The hardware has no buttons and requires little babysitting. An inch-plus blue LED status light flashes to indicate that the drive is in use, and the back panel includes a mini-USB port (the USB port plugs into the dock so the unit can stand vertically; however, the dock requires two USB ports instead of just one for power). You don’t have to launch software or a menu to view the Replica or to see the drive’s status; instead, you right-click the drive’s icon in the System Tray to view the handful of available options (Open, Safely Disconnect, Help, Select Password, Remove a PC, Select Drives to Backup, Properties, Check for Update). A pop-up window hovers over the System Tray icon when you mouse over the area, so you can check the drive’s status.
If you’re looking for a hands-off, thoughts-off backup process, then Seagate’s Replica may be a good match. You don’t have to select files in advance; the Replica simply backs up your entire system (space allowing), and then tracks and saves subsequent changes.
We were generally impressed with the low profile of the Replica software, which installs itself on your system when you first plug the drive in, and then (with your permission) remains in place on every PC you load it onto. The only signs of it are a shortcut on the desktop (deletable, since the drive also appears as a removable drive under Explorer) and an unobtrusive system tray icon. Alas, Seagate undermines this clean effect by peppering you with tiresome pop-up reminders from the system tray app, informing you that the Replica isn’t present (which you already know if you’ve removed it for safekeeping).

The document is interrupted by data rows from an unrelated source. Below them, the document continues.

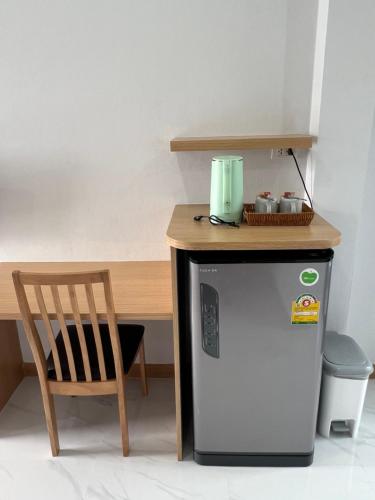 a kitchen with a table and a small refrigerator and a chair at J2 Airport Mansion in Nai Yang Beach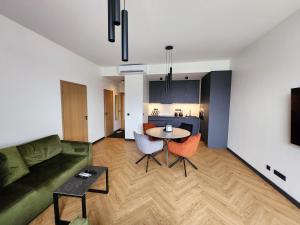 a living room with a couch and a table at PÄRNU CENTER in Pärnu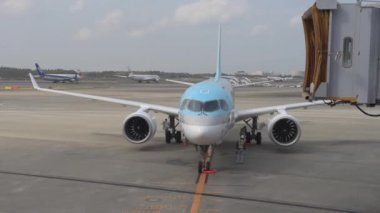 Korean Airlines airplane Airbus a220 arrived to Tokyo International Narita Airport. Ground Service is Working in Background. ANA Airlines, Tokyo Airplane are Taxing to Take Off. Bright Sunny Day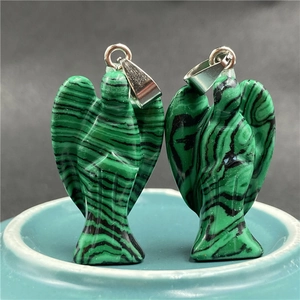 Detailed view of polished green malachite angel pendants with silver-tone metal bails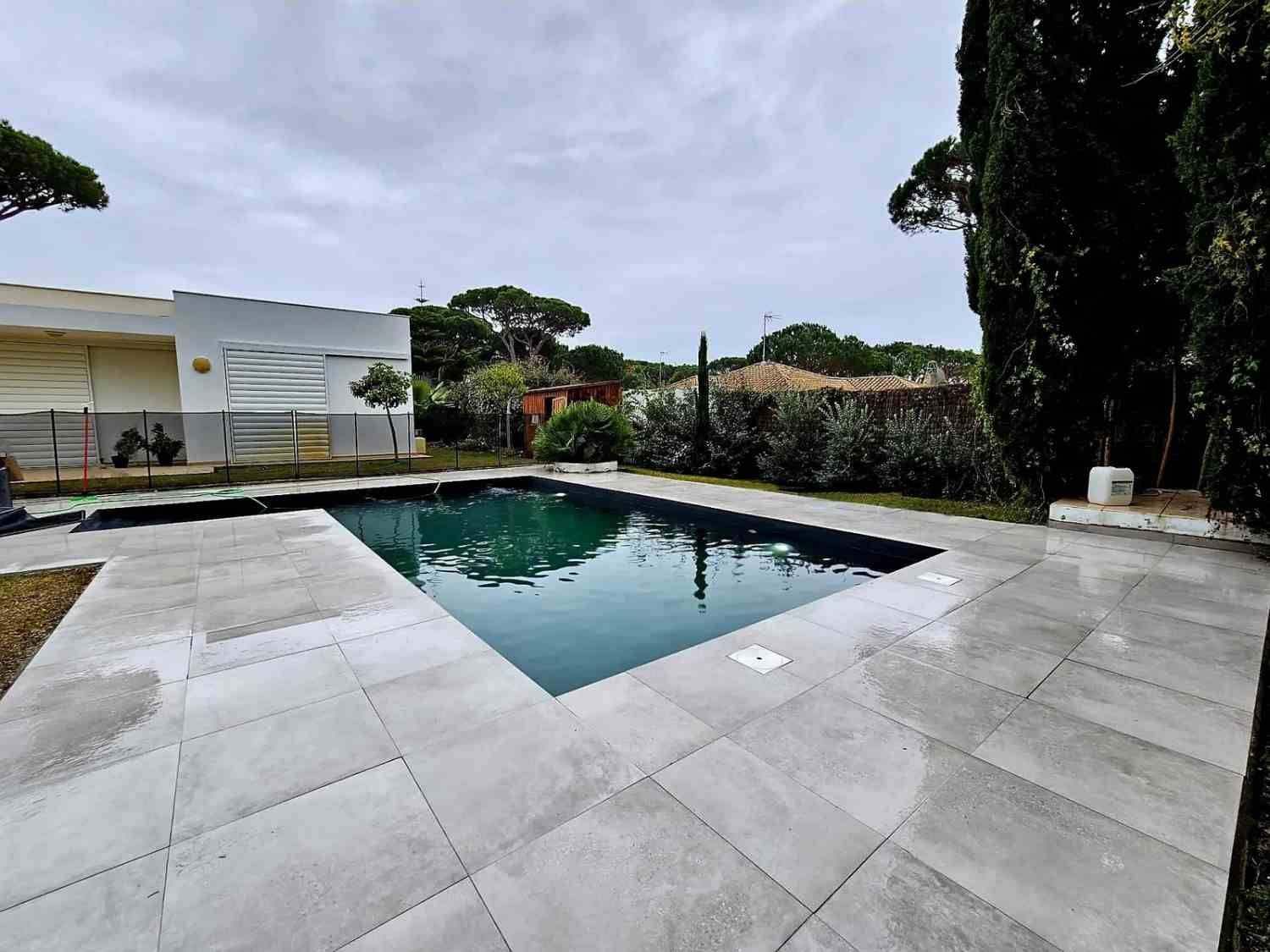 Jardín trasero moderno con una piscina rectangular, un amplio patio pavimentado y vegetación alrededor bajo un cielo nublado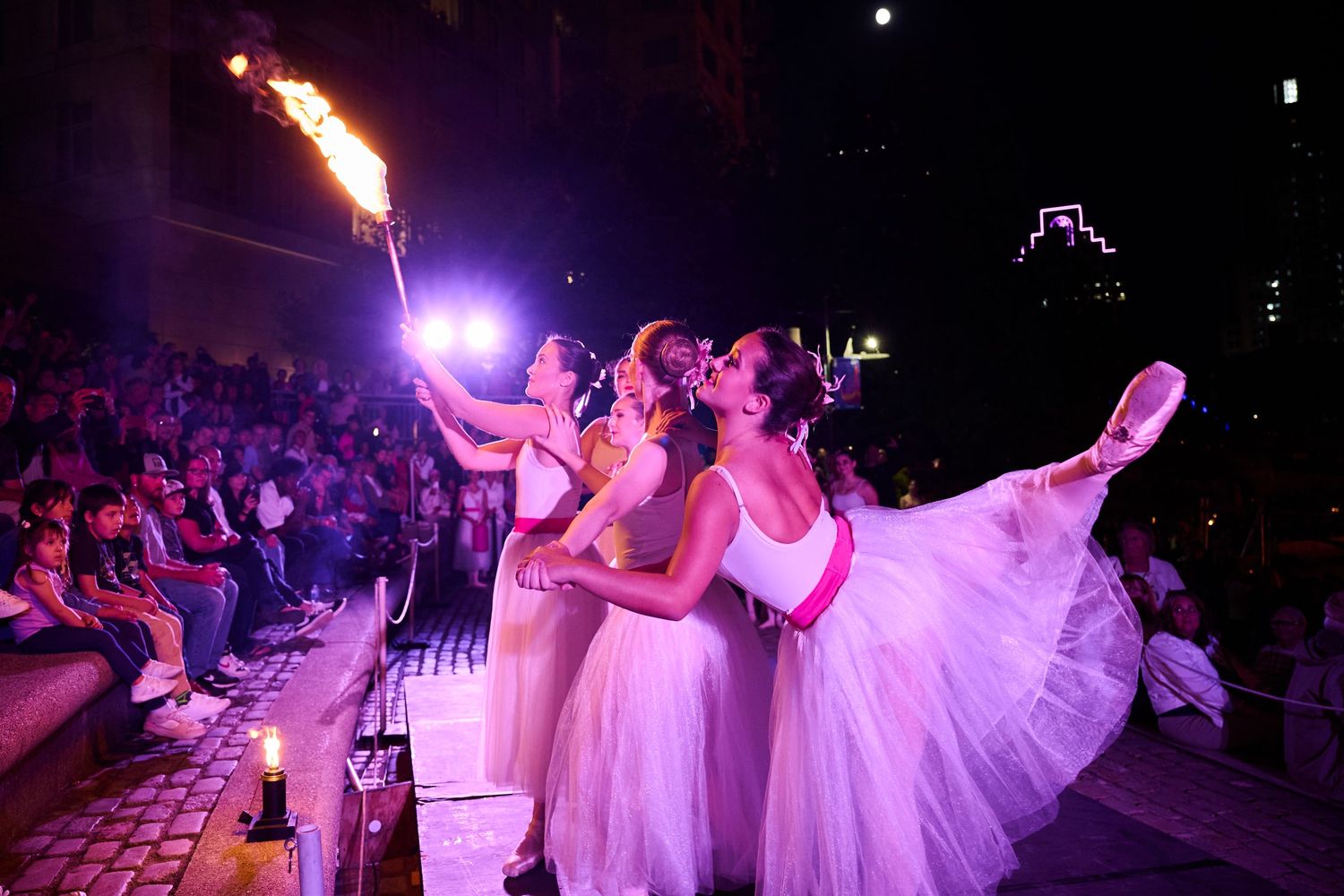 Dancers in flowing white dresses perform on a dimly lit stage with dramatic purple lighting effects.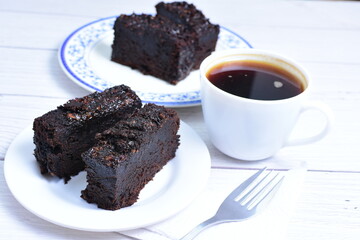 Traditional black ponque, with raisins, red wine flavor accompanied by a cup of coffee on a wooden background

Though the Replica software is barely visible, four processes run in the background–to facilitate auto-play, monitoring files, backing up, and the system tray applet–whether the drive is present or not. We usually don’t favor software that uses lots of processes, since their cumulative effect is to slow down the system; but in this case, we noticed no performance degradation. The background apps proved their worth by restarting the initial backup without any user intervention after we deliberately pulled the power plug before Windows had properly shut down.
To restore files, you browse the Replica and copy the desired files. The Replica software must be installed, however, or the data will come out as gobbledygook. You also get a Linux-based disaster recovery CD for restoring your system–a valuable feature that many similar products lack.
The Replica provides password protection, too, assigning passwords on a per computer basis. As a result, if you back up your main machine and assign it a password, you can still use the drive to back up other PCs with or without their own passwords.
Seagate’s minimalist approach isn’t always successful. For example, because the Replica isn’t a stand-alone hard drive, it doesn’t appear in Windows Explorer as a drive letter device. Instead, it shows as its name, simply ‘Seagate Replica’. Click on that icon, and you’ll see icons representing the volume names of each PC you’ve backed up. But users rarely get to change a system’s volume name. For example, the Replica recorded our MSI Wind netbook’s name as ‘YOUR-DC685EFCD2’, and we couldn’t rename it something clearer. Within the system volume, you’ll see the C: drive, plus shortcuts to your content in Desktop and in My Documents.
The Replica environment is so similar to Explorer that you’re likely to expect such Explorer features as the ability to check for file properties. The Replica Explorer view does let you hover over a file and see not just the usual info of file size, but also how many versions are backed up and when the last Replica backup occurred. To open or copy a file, right-click it.
On our system, the status LED seemed to stay on constantly–even when I wasn’t using it but was actively creating files I’d have thought needed backing up. Though the incessant flashing annoyed us, we were even more perturbed that the drive’s ongoing, no-interference necessary backup had no manual pause, which in turn made disconnecting the Replica problematic (we received messages saying that the device was still in use and couldn’t be safely ended at the moment).
The Seagate Replica is a slickly designed product, though it does have some rough spots. All in all, it out-Rebits the Rebit, thanks to support for multiple PCs and a more-attractive design in a smaller package. Because it makes backup so easy, it’s our pick for most users looking for automated backup hardware.